You should also lower your intake of foods high in saturated fat and cholesterol to reduce your blood cholesterol level to below 200 mg/dL. Your doctor may order another blood test to measure your LDL cholesterol. Ask your doctor to discuss your LDL cholesterol with you. Even if your total cholesterol is between 200 and 239 mg/dL, you may not be at high risk for a heart attack. Some people—such as women before menopause and young, active men who have no other risk factors—may have high HDL cholesterol and desirable LDL levels. Ask your doctor to interpret your results. Everyone's case is different.

High risk
If your total cholesterol level is 240 or more, it's definitely high. Your risk of heart attack and stroke is greater. In general, people who have a total cholesterol level of 240 mg/dL have twice the risk of coronary heart disease as people whose cholesterol level is 200 mg/dL.
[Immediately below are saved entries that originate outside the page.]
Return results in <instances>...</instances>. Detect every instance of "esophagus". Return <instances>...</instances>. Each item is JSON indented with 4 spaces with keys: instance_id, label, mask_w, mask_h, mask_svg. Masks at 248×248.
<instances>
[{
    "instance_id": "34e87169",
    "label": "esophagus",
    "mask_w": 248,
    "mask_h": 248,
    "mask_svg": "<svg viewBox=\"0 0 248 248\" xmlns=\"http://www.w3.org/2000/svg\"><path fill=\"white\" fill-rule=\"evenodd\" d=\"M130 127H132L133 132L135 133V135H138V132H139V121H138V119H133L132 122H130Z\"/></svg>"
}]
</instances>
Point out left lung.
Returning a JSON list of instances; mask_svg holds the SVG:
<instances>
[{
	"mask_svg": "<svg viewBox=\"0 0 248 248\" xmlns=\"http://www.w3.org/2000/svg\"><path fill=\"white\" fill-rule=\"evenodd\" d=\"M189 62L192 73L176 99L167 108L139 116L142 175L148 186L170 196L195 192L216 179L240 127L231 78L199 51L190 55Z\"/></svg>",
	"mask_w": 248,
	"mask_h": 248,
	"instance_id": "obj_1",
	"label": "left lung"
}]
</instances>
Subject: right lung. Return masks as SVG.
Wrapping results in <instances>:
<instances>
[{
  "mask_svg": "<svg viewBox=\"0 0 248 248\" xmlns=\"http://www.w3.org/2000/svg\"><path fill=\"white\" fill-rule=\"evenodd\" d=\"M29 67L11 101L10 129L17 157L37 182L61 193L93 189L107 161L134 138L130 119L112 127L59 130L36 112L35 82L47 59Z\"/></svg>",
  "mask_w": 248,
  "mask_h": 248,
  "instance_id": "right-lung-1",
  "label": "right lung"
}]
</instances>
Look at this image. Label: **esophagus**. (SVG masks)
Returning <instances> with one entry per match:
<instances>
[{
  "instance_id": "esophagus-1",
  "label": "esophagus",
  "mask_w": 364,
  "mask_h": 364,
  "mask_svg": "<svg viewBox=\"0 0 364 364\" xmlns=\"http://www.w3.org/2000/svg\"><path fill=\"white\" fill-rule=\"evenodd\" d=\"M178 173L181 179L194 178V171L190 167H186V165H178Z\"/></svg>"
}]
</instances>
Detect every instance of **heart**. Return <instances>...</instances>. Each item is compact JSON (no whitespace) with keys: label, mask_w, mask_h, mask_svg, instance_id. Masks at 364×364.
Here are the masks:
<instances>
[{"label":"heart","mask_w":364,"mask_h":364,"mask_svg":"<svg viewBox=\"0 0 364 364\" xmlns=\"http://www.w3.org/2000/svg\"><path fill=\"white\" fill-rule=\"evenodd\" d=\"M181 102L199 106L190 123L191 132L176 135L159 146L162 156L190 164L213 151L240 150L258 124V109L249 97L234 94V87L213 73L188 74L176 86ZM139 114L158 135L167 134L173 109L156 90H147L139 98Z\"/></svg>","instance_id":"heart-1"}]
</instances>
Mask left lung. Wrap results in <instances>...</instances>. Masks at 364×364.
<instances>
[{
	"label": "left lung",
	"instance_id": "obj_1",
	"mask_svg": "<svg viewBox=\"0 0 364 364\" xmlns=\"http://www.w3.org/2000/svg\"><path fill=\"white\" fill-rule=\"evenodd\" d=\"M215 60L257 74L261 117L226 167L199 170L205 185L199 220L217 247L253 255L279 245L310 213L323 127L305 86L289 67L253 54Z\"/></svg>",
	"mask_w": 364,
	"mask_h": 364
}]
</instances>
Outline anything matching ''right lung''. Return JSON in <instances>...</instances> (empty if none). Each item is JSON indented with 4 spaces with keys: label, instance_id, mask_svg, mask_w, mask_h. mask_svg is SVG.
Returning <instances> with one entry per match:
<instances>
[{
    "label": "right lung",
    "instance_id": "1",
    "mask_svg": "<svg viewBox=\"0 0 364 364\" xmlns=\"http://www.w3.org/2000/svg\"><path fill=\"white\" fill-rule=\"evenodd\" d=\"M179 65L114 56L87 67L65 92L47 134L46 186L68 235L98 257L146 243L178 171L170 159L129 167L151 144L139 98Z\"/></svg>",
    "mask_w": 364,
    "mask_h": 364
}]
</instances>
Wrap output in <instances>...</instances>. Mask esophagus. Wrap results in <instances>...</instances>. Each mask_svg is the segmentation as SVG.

You need more tests. Ask your doctor for advice. About 20 percent of the U.S. population has high blood cholesterol levels.
I received the results of my annual physical examination today. My total cholesterol is 115. My doctor wrote "fantastic!" I attribute it to two things: first, lifelong aerobic exercise (mainly bicycling and running); and second, a demi-vegetarian diet. As I've said many times in this blog, if you care only about yourself, and don't give a damn about animals, you'll eat very few animal products. I've had no dairy products (milk, cheese, ice cream, butter, or yogurt) since 1972. I've had no red meat (i.e., meat other than chicken and fish) since 1981.